For legislation to increase federal employee pay, lower federal employee health insurance premiums, and protect federal employee retirement benefits–and against any new and continuing attempts by radical conservatives to slash federal employee pay and benefits.
“Under the guise of fiscal prudence”? Why is it imprudent to ask whether we need federal agencies, or what the proper staffing level and responsibilities should be? Government serves the people — the people are not supposed to serve the unions. This is a union with a very disturbing and ultimately antidemocratic view of government, which is making the argument on its website as to why it’s dangerous to allow unionization of civil servants in the first place. There should be no vested interests in government staffing except those represented by the people in the people’s branch of government, Congress.
The naked disdain for the people who pay their salaries just underscores how urgent this issue has become, as the coming explosion in pensions in states and municipalities shows:
The nation’s largest municipal pension plans are carrying a total unfunded liability of $574 billion, which comes on top of as much as $3 trillion in unfunded pension promises made by the states, according to a report released Tuesday.
The report calls the unfunded pension obligations “off-the-balance-sheet debt” that threatens to starve services such as police protection, recreation centers, parks and libraries. …
The report is based on an analysis of pension funds in 50 major cities and counties that together account for two-thirds of the nation’s 3 million local government employees.

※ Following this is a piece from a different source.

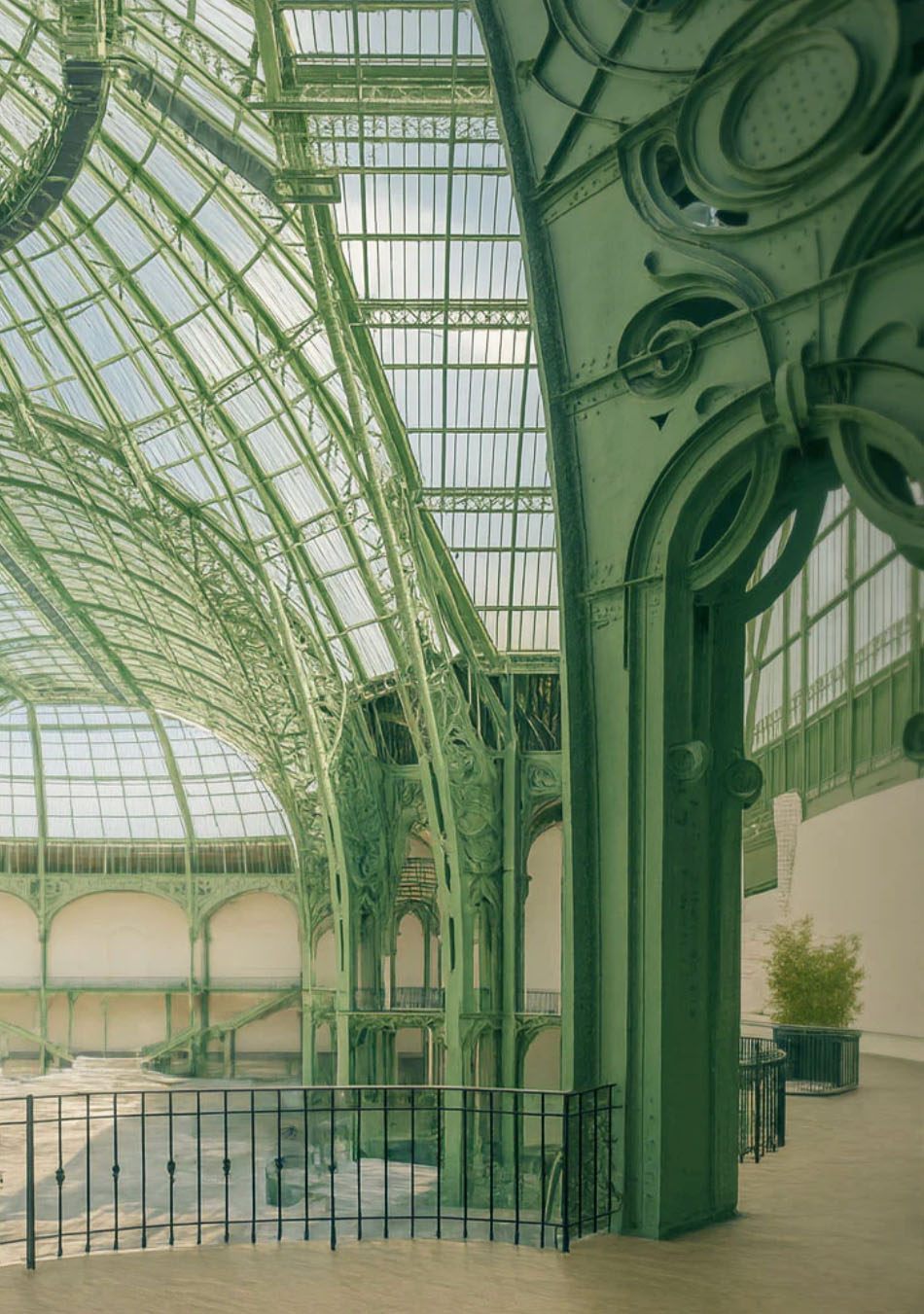 Glazen koepeldak van het Grand Palais in Parijs, inspiratiebron voor de serie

It argues that cities routinely cling to unrealistic projected investment earnings to understate their pension liabilities, a strategy that has been exposed by the financial crisis and recession, which severely diminished investment returns.
We will need to make deep changes in pension plans and in the structure of government at all levels in order to restore fiscal “prudence” to American self-government. The unions have declared themselves an obstacle to that effort, and voters should respond accordingly.